この小紋のポリエステルは、カジュアルなワンピース感覚で着ることができる便利な着物。これには、モノトーンの太いストライプの半襟を合わせます。の半襟にすることでレトロモダンを演出。ワインパーティや夜の集いを華やかにしてくれる半襟コーディネートです。

母の「色無地」を自分流にアレンジ
アラフォー世代になると「母親や祖母、叔母など親戚から着物を譲り受ける」という機会が増えてきます。とくに色無地を譲り受けることが多いのではないでしょうか。色無地は紋が入っていれば結婚式などフォーマルな席でも着用することができる便利な着物。年齢も関係ないため、ずっと楽しむことができる着物のひとつです。そのため、どうしても着こなしがワンパターンになりがちです。

そこでおすすめなのが、市販の白い半襟にアンティークのレースを縫い合わせた半襟コーディネート。アンティークレースはオークションサイトや手芸店、アンティークショップなどで入手することができます。

ちょっとした工夫なのですが、半襟にレースを持ってくることで顔周りが華やかになり、若い印象個性を演出することができます。

「古典柄」も自分流にアレンジ
古典柄の着物も年齢に関係なく長く着られる反面、ちょっと落ち着きすぎて見えてしまうこともあります。そこで、市販の黒字の半襟に「アンティークの白いレース」を縫いつけたものを半襟にしてみました。

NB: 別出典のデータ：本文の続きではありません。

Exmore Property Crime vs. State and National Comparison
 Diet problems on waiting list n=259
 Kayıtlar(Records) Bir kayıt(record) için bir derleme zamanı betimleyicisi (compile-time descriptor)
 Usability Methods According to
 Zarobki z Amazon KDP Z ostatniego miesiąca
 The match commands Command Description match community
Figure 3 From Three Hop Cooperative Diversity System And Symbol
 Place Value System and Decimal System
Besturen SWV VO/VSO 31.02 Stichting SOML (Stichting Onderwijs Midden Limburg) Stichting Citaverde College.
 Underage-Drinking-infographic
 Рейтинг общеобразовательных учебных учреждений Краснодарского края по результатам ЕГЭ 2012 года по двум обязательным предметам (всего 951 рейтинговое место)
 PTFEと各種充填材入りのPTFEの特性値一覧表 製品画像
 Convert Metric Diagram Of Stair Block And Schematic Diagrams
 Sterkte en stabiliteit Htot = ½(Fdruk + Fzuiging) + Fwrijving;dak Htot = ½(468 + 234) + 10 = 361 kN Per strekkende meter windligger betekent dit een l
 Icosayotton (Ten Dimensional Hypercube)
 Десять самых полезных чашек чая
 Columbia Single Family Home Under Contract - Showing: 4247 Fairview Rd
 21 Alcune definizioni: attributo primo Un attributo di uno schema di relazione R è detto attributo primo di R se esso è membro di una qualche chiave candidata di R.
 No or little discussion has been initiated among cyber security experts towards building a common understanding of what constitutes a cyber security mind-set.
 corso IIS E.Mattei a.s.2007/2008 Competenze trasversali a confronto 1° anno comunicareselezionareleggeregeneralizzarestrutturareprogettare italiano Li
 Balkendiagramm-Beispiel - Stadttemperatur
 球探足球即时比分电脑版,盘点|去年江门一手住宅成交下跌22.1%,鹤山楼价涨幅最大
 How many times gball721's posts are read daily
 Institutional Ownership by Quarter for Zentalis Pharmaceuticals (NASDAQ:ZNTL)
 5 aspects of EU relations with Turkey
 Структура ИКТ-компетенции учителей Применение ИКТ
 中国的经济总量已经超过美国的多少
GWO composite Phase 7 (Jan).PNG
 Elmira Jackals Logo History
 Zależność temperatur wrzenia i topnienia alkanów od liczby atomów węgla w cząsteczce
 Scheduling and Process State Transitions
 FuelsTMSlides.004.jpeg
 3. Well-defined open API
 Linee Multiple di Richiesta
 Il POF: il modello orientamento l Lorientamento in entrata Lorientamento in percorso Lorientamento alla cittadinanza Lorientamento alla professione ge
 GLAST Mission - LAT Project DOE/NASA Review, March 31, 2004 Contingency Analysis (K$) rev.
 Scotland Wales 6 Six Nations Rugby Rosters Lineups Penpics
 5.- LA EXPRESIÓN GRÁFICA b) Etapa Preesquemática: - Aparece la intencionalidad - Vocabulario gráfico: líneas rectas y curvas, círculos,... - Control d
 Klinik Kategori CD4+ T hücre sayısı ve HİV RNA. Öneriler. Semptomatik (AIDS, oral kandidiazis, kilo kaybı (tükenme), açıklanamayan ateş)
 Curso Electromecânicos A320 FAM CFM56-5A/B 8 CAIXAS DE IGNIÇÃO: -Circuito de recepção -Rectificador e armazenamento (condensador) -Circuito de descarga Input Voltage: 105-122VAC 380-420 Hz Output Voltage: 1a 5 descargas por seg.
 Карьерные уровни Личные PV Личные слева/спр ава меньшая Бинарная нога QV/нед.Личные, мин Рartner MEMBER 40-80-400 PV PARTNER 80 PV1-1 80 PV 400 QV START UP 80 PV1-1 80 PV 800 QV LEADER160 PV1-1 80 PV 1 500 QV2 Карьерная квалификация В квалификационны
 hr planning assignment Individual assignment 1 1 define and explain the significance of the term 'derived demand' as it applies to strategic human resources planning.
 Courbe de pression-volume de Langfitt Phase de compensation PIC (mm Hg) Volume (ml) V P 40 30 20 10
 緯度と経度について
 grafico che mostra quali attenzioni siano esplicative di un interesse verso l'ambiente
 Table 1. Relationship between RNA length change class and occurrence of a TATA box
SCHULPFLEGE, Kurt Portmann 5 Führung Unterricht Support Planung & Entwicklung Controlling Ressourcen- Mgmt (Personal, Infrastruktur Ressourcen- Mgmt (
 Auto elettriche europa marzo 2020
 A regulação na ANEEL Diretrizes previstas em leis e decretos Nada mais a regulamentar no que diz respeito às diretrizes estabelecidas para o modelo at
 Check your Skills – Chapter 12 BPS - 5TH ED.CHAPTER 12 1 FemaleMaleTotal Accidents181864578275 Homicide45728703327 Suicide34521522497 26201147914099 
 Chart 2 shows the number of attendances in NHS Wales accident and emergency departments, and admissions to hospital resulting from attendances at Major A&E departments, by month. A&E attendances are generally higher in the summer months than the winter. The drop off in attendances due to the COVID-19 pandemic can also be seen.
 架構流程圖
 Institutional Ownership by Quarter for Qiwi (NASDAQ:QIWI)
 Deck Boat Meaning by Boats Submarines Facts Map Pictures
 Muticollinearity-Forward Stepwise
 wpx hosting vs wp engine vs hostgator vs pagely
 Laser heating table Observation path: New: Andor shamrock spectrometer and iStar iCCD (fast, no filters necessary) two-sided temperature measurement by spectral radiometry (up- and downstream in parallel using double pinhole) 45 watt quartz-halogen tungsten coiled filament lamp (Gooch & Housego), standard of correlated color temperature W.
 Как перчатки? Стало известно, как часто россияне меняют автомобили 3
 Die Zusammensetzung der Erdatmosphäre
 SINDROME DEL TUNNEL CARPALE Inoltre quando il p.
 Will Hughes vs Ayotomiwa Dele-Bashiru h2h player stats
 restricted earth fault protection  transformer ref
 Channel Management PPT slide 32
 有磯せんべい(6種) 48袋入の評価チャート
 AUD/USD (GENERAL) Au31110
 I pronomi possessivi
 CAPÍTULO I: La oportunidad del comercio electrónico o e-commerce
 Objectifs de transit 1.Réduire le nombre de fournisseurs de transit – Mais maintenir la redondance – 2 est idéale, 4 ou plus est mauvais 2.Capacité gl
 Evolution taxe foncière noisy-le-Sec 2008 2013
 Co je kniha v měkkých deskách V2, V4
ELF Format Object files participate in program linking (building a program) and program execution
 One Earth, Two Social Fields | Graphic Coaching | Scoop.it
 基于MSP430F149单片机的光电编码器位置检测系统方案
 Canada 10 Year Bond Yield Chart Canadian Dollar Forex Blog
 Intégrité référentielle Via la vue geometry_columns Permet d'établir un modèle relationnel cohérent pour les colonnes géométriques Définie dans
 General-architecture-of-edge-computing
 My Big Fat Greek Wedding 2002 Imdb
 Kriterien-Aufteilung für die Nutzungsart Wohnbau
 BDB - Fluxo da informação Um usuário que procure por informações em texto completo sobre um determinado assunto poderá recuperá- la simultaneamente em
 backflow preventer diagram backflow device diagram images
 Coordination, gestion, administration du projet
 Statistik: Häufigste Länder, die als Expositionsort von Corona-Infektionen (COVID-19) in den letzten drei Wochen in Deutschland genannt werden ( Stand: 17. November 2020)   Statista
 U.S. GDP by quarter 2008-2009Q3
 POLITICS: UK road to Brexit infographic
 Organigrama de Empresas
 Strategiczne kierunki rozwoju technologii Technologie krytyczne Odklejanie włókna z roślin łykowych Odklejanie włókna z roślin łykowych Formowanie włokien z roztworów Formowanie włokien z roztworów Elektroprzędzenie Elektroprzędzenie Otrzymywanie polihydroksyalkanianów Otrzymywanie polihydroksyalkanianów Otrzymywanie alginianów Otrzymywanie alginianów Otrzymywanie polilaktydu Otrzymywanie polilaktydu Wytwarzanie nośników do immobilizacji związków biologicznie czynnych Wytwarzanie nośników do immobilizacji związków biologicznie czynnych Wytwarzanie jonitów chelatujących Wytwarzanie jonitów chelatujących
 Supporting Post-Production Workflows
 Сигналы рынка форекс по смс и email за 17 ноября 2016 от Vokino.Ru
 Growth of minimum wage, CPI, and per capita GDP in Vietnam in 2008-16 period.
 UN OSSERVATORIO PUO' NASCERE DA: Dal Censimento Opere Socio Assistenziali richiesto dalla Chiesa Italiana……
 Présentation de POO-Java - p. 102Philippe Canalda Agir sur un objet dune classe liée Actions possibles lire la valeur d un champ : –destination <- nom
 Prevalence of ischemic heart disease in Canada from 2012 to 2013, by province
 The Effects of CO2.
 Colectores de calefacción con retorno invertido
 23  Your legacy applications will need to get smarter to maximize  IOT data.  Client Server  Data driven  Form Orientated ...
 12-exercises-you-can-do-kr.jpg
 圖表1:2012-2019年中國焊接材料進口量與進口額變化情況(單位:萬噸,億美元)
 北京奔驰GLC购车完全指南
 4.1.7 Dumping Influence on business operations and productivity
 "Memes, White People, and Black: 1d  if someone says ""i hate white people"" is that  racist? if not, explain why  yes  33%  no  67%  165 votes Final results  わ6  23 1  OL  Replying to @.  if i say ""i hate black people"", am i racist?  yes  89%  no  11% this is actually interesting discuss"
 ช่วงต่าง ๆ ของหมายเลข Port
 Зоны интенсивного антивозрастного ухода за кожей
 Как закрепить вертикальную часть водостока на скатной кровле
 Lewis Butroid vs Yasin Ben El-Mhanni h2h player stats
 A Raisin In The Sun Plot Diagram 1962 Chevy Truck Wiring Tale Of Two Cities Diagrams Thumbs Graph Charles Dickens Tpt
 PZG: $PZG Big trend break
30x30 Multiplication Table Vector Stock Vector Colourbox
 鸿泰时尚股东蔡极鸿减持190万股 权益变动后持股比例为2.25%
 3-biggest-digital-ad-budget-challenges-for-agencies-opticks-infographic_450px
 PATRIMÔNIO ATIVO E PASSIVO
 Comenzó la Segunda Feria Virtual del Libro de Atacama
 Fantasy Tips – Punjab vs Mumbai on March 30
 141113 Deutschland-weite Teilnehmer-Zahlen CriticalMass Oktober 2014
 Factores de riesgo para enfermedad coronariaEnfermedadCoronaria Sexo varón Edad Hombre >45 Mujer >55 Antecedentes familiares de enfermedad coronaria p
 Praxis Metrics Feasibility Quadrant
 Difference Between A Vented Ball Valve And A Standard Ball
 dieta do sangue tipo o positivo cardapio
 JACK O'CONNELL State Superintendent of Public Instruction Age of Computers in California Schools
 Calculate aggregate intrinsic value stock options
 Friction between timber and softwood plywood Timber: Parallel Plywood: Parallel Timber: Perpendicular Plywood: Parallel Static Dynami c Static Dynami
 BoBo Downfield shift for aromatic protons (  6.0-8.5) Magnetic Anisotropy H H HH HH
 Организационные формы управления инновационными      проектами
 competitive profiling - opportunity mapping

これは鮫小紋といって江戸時代から続く古典柄。オールモノトーンのコーディネートがこなれ感と粋な雰囲気を演出してくれます。

この着こなしは年配の方からも好評で「あら! その半襟真似したいわ」とお声を頂戴することも多いのです。お茶会や、パーティー、結婚式の二次会などにオススメのコーディネートです。

自宅で眠っている着物にちょっとアレンジを加えるだけで、今風に着こなすことができます。特に半襟はコツを覚えれば簡単に取り換えられるので、一枚の着物の着こなしの幅がグンと広がります。

春は着物で出かけるにはもってこいのシーズン。洋服感覚で自由にコーディネートを楽しんでみてくださいね。